Let’s quickly jot this down in Mathematica. I will assume that $D$ has full rank because the case of zero eigenvalues is extremely annoying. First, two little helper functions. One to fill out the block matrix $D$, given $A$ and $B$:

DMatrix[a_, b_] := 
  ArrayFlatten[{{a, b}, {-Conjugate@b, -Conjugate@a}}]

And the other one is the operator $J$:

JSwap[x_] := Flatten@TakeList[x, {-Length[x]/2, Length[x]/2}]

The function FermiDiagonalization takes as input the eigensystem (that is, eigenvalues & eigenvectors) of $D$ as returned by Mathematica’s Eigensystem function, and outputs the matrix $T$:

FermiDiagonalization[eigensys_] := Transpose[
  Join[#, JSwap /@ #] &@
    Extract[eigensys[[2]], Position[eigensys[[1]], _?Positive, {1}]]

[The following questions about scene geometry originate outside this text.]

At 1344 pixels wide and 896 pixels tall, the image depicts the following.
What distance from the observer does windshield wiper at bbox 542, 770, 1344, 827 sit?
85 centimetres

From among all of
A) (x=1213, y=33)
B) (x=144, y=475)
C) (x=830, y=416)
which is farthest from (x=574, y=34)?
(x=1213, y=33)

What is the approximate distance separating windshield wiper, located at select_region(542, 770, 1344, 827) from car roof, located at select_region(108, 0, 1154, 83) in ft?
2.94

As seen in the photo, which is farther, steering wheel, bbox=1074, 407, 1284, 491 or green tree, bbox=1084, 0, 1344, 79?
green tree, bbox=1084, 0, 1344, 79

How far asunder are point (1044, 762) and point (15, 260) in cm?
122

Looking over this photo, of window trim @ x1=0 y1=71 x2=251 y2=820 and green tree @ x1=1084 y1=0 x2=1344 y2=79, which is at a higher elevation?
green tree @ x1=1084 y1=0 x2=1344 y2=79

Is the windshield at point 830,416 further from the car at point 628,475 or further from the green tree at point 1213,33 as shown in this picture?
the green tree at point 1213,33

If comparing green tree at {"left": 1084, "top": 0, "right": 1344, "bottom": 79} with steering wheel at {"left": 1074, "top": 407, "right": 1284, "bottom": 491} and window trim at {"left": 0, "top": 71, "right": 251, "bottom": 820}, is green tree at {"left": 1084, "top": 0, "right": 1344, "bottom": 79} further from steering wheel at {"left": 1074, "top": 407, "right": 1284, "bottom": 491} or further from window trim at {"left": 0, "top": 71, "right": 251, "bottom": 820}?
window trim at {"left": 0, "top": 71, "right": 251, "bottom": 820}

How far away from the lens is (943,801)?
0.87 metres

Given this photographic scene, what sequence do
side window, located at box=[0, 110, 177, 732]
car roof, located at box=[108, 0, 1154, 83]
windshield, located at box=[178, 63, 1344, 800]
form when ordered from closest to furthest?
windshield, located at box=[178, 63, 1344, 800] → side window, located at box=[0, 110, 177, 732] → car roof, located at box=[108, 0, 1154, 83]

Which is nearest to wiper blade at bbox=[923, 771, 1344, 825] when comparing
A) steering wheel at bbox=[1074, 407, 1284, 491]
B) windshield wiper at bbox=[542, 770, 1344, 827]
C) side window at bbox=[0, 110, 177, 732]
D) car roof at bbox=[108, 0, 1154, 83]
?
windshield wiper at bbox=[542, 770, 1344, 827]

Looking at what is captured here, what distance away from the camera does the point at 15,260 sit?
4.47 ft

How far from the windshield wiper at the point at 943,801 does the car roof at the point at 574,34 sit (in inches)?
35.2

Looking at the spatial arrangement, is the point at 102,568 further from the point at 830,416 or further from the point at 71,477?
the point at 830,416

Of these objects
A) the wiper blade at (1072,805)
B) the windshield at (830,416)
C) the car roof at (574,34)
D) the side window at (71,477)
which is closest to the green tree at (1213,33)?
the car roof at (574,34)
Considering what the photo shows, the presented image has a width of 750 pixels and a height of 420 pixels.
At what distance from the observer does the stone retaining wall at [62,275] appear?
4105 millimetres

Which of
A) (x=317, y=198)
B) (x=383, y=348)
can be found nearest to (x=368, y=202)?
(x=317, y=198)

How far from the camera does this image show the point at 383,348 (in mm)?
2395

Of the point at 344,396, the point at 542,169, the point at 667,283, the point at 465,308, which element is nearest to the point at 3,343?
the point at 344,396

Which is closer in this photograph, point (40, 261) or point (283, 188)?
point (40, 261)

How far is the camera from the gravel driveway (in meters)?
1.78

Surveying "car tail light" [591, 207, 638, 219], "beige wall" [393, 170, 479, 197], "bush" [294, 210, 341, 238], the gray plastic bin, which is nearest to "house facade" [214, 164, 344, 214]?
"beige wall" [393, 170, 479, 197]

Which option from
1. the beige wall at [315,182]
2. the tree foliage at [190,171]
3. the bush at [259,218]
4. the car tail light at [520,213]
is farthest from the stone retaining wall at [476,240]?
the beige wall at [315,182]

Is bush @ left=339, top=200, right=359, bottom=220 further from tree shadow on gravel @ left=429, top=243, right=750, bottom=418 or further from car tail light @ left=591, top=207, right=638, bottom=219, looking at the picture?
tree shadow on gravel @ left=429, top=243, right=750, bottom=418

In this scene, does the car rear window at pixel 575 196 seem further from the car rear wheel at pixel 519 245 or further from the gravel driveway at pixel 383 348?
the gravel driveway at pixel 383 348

The idea is to filter out the indices of the positive eigenvalues in the eigenvalue list using Position; we can then pick out the corresponding eigenvectors using Extract. They are then combined in one matrix together with their negative-eigenvalue counterparts.

📚 Other sources of wisdom

In general, these kinds of transformations appear to be called canonical transformations, Bogoliubov transformations or Bogoliubov-Valatin transformations. A standard reference is Chapters 2 & 3 of

  • J. P. Blaizot, G. Ripka. Quantum Theory of Finite Systems. The MIT Press (1986).

I recommend the very readable (not peer-reviewed) notes

Nielsen claims that it is necessary to bring the transformation matrix $T$ into the appropriate block form, so that the new transformed Fermion operators also satisfy the anti-commutation relations.

The point of van Hemmen’s paper is that you basically only have to apply the $J$ operator to the eigenvectors to obtain the desired form. (Except when some eigenvalues are zero, in which case you might need to pick an appropriate basis of the kernel of $D$.)